### [Records from a data source]

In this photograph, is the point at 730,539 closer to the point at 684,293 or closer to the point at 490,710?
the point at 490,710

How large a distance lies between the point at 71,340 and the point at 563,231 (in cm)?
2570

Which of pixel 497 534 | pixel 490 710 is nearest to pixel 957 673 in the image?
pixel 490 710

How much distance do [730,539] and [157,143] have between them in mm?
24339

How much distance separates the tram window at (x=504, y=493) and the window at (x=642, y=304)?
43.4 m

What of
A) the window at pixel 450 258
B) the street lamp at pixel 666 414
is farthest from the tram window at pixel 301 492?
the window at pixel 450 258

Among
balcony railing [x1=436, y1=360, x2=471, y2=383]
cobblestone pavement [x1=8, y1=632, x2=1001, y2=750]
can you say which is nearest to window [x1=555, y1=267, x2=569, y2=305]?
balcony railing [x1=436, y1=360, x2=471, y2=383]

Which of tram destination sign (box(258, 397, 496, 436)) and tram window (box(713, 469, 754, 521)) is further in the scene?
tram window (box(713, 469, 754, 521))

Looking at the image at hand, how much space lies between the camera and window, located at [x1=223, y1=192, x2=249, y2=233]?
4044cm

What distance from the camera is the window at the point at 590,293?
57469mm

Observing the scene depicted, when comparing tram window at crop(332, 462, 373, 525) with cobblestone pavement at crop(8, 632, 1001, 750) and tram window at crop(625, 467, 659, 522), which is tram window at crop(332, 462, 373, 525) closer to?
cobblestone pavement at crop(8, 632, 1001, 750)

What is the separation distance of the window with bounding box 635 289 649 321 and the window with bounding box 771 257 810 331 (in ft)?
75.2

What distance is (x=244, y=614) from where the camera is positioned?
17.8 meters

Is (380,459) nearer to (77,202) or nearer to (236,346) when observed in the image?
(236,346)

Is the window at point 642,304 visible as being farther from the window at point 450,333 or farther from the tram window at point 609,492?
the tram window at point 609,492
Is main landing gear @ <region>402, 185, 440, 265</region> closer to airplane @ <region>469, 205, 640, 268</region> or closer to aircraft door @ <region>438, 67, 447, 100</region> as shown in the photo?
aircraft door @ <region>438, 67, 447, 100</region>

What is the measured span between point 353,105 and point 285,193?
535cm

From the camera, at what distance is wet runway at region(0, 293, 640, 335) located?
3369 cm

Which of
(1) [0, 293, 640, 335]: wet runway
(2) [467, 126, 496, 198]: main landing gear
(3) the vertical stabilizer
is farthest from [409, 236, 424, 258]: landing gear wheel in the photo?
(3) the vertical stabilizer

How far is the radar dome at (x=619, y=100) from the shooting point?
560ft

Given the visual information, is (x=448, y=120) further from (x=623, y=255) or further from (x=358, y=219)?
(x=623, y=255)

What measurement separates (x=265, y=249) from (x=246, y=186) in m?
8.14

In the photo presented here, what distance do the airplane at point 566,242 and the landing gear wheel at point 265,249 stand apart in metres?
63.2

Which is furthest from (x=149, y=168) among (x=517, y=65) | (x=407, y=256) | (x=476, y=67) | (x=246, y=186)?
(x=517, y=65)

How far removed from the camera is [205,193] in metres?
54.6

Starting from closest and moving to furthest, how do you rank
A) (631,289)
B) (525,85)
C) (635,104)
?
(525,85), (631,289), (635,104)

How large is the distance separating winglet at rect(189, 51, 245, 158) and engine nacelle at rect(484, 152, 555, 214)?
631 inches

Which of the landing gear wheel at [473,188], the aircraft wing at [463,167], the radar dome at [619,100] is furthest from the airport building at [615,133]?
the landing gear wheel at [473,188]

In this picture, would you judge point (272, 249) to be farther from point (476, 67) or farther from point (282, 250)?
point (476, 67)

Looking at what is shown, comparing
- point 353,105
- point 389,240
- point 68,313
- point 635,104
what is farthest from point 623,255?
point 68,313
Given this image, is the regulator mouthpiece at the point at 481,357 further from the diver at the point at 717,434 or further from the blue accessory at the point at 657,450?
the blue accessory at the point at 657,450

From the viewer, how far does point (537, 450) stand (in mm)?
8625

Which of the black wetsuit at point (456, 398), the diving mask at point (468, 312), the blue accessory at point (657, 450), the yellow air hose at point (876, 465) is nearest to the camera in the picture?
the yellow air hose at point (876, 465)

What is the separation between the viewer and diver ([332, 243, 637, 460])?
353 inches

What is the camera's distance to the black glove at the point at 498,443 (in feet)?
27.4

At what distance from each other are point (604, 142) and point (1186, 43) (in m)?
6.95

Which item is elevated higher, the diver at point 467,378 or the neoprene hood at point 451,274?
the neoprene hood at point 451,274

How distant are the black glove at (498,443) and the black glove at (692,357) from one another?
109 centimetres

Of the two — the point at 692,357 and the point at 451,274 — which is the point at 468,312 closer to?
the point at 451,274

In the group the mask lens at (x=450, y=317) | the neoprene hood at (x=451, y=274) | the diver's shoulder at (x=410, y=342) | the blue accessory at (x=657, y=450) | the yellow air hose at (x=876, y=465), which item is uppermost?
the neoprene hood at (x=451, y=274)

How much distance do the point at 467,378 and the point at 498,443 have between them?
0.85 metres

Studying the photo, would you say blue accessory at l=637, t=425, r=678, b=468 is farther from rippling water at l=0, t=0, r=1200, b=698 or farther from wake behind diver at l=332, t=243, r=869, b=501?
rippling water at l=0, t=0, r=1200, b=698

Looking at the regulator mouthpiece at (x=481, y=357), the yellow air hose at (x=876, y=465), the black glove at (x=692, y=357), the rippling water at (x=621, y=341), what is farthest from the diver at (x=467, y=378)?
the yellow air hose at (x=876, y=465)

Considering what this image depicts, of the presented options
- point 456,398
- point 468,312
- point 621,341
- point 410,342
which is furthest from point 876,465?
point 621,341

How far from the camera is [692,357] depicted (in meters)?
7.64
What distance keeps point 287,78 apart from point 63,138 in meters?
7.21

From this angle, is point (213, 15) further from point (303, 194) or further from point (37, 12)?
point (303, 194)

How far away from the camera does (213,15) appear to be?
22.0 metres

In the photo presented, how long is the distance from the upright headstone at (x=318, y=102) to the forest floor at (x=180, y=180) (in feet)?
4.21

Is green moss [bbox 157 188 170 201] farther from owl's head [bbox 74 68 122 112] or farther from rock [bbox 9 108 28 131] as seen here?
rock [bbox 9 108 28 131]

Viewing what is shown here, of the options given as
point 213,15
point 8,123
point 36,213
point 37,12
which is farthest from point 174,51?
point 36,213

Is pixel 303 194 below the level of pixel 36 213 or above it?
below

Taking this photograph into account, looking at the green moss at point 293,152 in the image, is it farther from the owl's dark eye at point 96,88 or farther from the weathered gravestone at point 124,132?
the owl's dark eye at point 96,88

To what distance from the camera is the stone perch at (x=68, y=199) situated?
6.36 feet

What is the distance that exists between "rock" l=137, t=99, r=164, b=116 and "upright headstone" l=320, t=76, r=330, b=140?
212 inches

### [Direction]
Retype all the material above precisely, with no line left out.

### [Completed task]
In this photograph, is the point at 730,539 closer to the point at 684,293 or closer to the point at 490,710?
the point at 490,710

How large a distance lies between the point at 71,340 and the point at 563,231 (in cm)?
2570

Which of pixel 497 534 | pixel 490 710 is nearest to pixel 957 673 in the image?
pixel 490 710

How much distance do [730,539] and [157,143] have between them in mm?
24339

How much distance separates the tram window at (x=504, y=493) and the window at (x=642, y=304)?
43.4 m

What of
A) the window at pixel 450 258
B) the street lamp at pixel 666 414
is farthest from the tram window at pixel 301 492?
the window at pixel 450 258

Among
balcony railing [x1=436, y1=360, x2=471, y2=383]
cobblestone pavement [x1=8, y1=632, x2=1001, y2=750]
can you say which is nearest to window [x1=555, y1=267, x2=569, y2=305]?
balcony railing [x1=436, y1=360, x2=471, y2=383]

Which of tram destination sign (box(258, 397, 496, 436)) and tram window (box(713, 469, 754, 521)) is further in the scene?
tram window (box(713, 469, 754, 521))

Looking at the image at hand, how much space lies between the camera and window, located at [x1=223, y1=192, x2=249, y2=233]?
4044cm

What distance from the camera is the window at the point at 590,293?
57469mm

Observing the scene depicted, when comparing tram window at crop(332, 462, 373, 525) with cobblestone pavement at crop(8, 632, 1001, 750) and tram window at crop(625, 467, 659, 522), which is tram window at crop(332, 462, 373, 525) closer to?
cobblestone pavement at crop(8, 632, 1001, 750)

What is the separation distance of the window with bounding box 635 289 649 321 and the window with bounding box 771 257 810 331 (in ft)?
75.2

What distance is (x=244, y=614) from where the camera is positioned?
17.8 meters

Is (380,459) nearer to (77,202) or nearer to (236,346) when observed in the image?
(236,346)

Is the window at point 642,304 visible as being farther from the window at point 450,333 or farther from the tram window at point 609,492?
the tram window at point 609,492
Is main landing gear @ <region>402, 185, 440, 265</region> closer to airplane @ <region>469, 205, 640, 268</region> or closer to aircraft door @ <region>438, 67, 447, 100</region> as shown in the photo?
aircraft door @ <region>438, 67, 447, 100</region>

What is the measured span between point 353,105 and point 285,193?
535cm

From the camera, at what distance is wet runway at region(0, 293, 640, 335) located?
3369 cm

Which of
(1) [0, 293, 640, 335]: wet runway
(2) [467, 126, 496, 198]: main landing gear
(3) the vertical stabilizer
is farthest from [409, 236, 424, 258]: landing gear wheel in the photo?
(3) the vertical stabilizer

How far is the radar dome at (x=619, y=100) from the shooting point?
560ft

Given the visual information, is (x=448, y=120) further from (x=623, y=255) or further from (x=358, y=219)?
(x=623, y=255)

What measurement separates (x=265, y=249) from (x=246, y=186) in m?
8.14

In the photo presented here, what distance do the airplane at point 566,242 and the landing gear wheel at point 265,249 stand apart in metres?
63.2

Which is furthest from (x=149, y=168) among (x=517, y=65) | (x=407, y=256) | (x=476, y=67) | (x=246, y=186)?
(x=517, y=65)

How far removed from the camera is [205,193] in metres?
54.6

Starting from closest and moving to furthest, how do you rank
A) (631,289)
B) (525,85)
C) (635,104)
?
(525,85), (631,289), (635,104)

How large is the distance separating winglet at rect(189, 51, 245, 158) and engine nacelle at rect(484, 152, 555, 214)?
631 inches

Which of the landing gear wheel at [473,188], the aircraft wing at [463,167], the radar dome at [619,100] is furthest from the airport building at [615,133]?
the landing gear wheel at [473,188]

In this picture, would you judge point (272, 249) to be farther from point (476, 67) or farther from point (282, 250)?
point (476, 67)

Looking at what is shown, comparing
- point 353,105
- point 389,240
- point 68,313
- point 635,104
what is farthest from point 623,255?
point 68,313
Given this image, is the regulator mouthpiece at the point at 481,357 further from the diver at the point at 717,434 or further from the blue accessory at the point at 657,450?
the blue accessory at the point at 657,450

From the viewer, how far does point (537, 450) stand (in mm)?
8625

Which of the black wetsuit at point (456, 398), the diving mask at point (468, 312), the blue accessory at point (657, 450), the yellow air hose at point (876, 465) is nearest to the camera in the picture?
the yellow air hose at point (876, 465)

What is the separation between the viewer and diver ([332, 243, 637, 460])?
353 inches

What is the camera's distance to the black glove at the point at 498,443 (in feet)?
27.4

At what distance from each other are point (604, 142) and point (1186, 43) (in m)?
6.95

Which item is elevated higher, the diver at point 467,378 or the neoprene hood at point 451,274?
the neoprene hood at point 451,274

How distant are the black glove at (498,443) and the black glove at (692,357) from one another?
109 centimetres

Of the two — the point at 692,357 and the point at 451,274 — which is the point at 468,312 closer to?
the point at 451,274

In the group the mask lens at (x=450, y=317) | the neoprene hood at (x=451, y=274) | the diver's shoulder at (x=410, y=342) | the blue accessory at (x=657, y=450) | the yellow air hose at (x=876, y=465), which item is uppermost?
the neoprene hood at (x=451, y=274)

How much distance do the point at 467,378 and the point at 498,443 have between them?
0.85 metres

Studying the photo, would you say blue accessory at l=637, t=425, r=678, b=468 is farther from rippling water at l=0, t=0, r=1200, b=698 or farther from wake behind diver at l=332, t=243, r=869, b=501?
rippling water at l=0, t=0, r=1200, b=698

Looking at the regulator mouthpiece at (x=481, y=357), the yellow air hose at (x=876, y=465), the black glove at (x=692, y=357), the rippling water at (x=621, y=341), what is farthest from the diver at (x=467, y=378)?
the yellow air hose at (x=876, y=465)

Considering what this image depicts, of the presented options
- point 456,398
- point 468,312
- point 621,341
- point 410,342
which is furthest from point 876,465?
point 621,341

How far from the camera is [692,357] depicted (in meters)?
7.64
What distance keeps point 287,78 apart from point 63,138 in meters?
7.21

From this angle, is point (213, 15) further from point (303, 194) or further from point (37, 12)?
point (303, 194)

How far away from the camera does (213,15) appear to be?
22.0 metres

In the photo presented, how long is the distance from the upright headstone at (x=318, y=102) to the forest floor at (x=180, y=180) (in feet)?
4.21

Is green moss [bbox 157 188 170 201] farther from owl's head [bbox 74 68 122 112] or farther from rock [bbox 9 108 28 131] as seen here?
rock [bbox 9 108 28 131]

Viewing what is shown here, of the options given as
point 213,15
point 8,123
point 36,213
point 37,12
which is farthest from point 174,51?
point 36,213

Is pixel 303 194 below the level of pixel 36 213 or above it?
below

Taking this photograph into account, looking at the green moss at point 293,152 in the image, is it farther from the owl's dark eye at point 96,88 or farther from the weathered gravestone at point 124,132?
the owl's dark eye at point 96,88

To what distance from the camera is the stone perch at (x=68, y=199) situated?
6.36 feet

What is the distance that exists between "rock" l=137, t=99, r=164, b=116 and "upright headstone" l=320, t=76, r=330, b=140?
212 inches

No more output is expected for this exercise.